Biens vacants
et sans maître

Des obstacles pour les communes ou lotisseurs

RECHERCHE DES PROPRIÉTAIRES

Depuis 2004, les communes peuvent devenir propriétaires des biens présumés sans maître.

La présence d’immeubles sans maître ou laissés à l’abandon par leur propriétaire sur le territoire d’une commune peut être source de difficultés pour le maire à double titre : l’immeuble peut entraîner des nuisances pour le voisinage ; l’immeuble peut tomber en ruine ou faire courir un risque pour la sécurité des occupants ou des passants.
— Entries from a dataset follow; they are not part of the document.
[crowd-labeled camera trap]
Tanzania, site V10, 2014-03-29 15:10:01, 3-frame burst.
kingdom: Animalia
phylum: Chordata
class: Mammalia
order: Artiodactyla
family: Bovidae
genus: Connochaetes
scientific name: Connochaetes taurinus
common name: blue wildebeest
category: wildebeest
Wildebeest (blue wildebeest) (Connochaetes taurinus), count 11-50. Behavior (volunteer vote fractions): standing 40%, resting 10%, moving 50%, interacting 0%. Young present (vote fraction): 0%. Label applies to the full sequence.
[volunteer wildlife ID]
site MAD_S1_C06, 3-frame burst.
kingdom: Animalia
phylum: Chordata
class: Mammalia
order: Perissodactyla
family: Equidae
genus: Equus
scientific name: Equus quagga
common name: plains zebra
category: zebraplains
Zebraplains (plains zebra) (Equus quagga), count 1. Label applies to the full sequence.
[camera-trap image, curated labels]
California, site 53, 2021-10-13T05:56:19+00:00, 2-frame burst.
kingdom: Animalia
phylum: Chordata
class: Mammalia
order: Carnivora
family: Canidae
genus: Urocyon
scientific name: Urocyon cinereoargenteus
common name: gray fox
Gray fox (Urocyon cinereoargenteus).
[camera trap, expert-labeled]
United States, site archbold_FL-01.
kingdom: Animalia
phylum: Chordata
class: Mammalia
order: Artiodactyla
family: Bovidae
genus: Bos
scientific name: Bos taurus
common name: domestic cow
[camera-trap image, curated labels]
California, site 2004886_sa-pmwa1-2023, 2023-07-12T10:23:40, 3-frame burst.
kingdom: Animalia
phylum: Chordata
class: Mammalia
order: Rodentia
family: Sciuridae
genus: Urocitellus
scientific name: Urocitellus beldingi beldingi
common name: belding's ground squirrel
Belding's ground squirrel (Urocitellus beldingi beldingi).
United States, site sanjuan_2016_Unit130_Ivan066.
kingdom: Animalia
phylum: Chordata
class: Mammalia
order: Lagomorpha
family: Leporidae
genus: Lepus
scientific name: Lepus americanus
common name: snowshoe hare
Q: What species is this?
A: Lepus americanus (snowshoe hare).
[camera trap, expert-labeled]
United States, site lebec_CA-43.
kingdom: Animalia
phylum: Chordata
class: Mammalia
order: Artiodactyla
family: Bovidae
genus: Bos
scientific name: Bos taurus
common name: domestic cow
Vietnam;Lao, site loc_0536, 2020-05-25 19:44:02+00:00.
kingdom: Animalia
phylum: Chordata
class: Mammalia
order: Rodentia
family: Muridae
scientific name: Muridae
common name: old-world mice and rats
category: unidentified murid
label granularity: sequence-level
L’article L 1 123-1 alinéa 1 du Code général de la propriété des personnes publiques définit ce qu’est un bien sans maître : “Sont considérés comme n'ayant pas de maître les biens autres que ceux relevant de l'article L. 1122-1 et qui :

  1. Soit font partie d'une succession ouverte depuis plus de trente ans et pour laquelle aucun successible ne s'est présenté ;
  2. Soit sont des immeubles qui n'ont pas de propriétaire connu et pour lesquels depuis plus de trois ans la taxe foncière sur les propriétés bâties n'a pas été acquittée ou a été acquittée par un tiers;
  3. Soit sont des immeubles qui n'ont pas de propriétaire connu, qui ne sont pas assujettis à la taxe foncière sur les propriétés bâties et pour lesquels, depuis plus de trois ans, la taxe foncière sur les propriétés non bâties n'a pas été acquittée ou a été acquittée par un tiers.”

L’article 713 du Code civil stipule : “Les biens qui n'ont pas de maître appartiennent à la commune sur le territoire de laquelle ils sont situés. Par délibération du conseil municipal, la commune peut renoncer à exercer ses droits [...].”

Aucun texte n’impose aux communes de procéder à une enquête préalable pour s’assurer que le bien appréhendé par la commune est sans maître. Toutefois une circulaire interministérielle du 8 mars 2006 conseille de diligenter une enquête notamment en interrogeant les notaires, le fichier immobilier, le cadastre et bien sûr un généalogiste.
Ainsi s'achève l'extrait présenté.